*REQUIREMENT*:
Locate each line of the material that contains "House", then return it.

++++++++++++++++++++

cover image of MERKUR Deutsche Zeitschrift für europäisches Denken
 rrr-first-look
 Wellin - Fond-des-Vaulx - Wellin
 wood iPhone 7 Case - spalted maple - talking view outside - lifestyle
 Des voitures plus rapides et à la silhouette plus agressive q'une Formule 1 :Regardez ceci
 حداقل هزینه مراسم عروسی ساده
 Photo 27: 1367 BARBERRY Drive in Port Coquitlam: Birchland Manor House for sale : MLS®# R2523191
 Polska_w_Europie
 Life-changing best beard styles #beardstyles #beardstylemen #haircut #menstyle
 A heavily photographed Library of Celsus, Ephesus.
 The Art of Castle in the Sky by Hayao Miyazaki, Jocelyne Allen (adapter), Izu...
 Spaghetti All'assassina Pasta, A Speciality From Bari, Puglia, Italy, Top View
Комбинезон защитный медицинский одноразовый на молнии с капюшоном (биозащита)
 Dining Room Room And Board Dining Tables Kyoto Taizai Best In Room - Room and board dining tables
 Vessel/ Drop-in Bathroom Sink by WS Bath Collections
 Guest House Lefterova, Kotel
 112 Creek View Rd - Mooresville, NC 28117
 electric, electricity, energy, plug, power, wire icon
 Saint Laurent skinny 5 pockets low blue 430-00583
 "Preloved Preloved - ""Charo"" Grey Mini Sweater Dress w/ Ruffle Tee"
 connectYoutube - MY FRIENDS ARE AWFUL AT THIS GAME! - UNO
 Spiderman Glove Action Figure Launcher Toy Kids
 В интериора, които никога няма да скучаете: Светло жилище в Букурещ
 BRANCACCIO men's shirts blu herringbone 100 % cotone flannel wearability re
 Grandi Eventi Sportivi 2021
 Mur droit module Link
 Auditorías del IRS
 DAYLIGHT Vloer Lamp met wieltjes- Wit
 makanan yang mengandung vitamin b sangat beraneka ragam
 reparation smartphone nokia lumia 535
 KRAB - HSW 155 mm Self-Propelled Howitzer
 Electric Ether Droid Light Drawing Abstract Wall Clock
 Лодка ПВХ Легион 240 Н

++++++++++++++++++++

*WRITTEN ANSWER*:
 Photo 27: 1367 BARBERRY Drive in Port Coquitlam: Birchland Manor House for sale : MLS®# R2523191
 Guest House Lefterova, Kotel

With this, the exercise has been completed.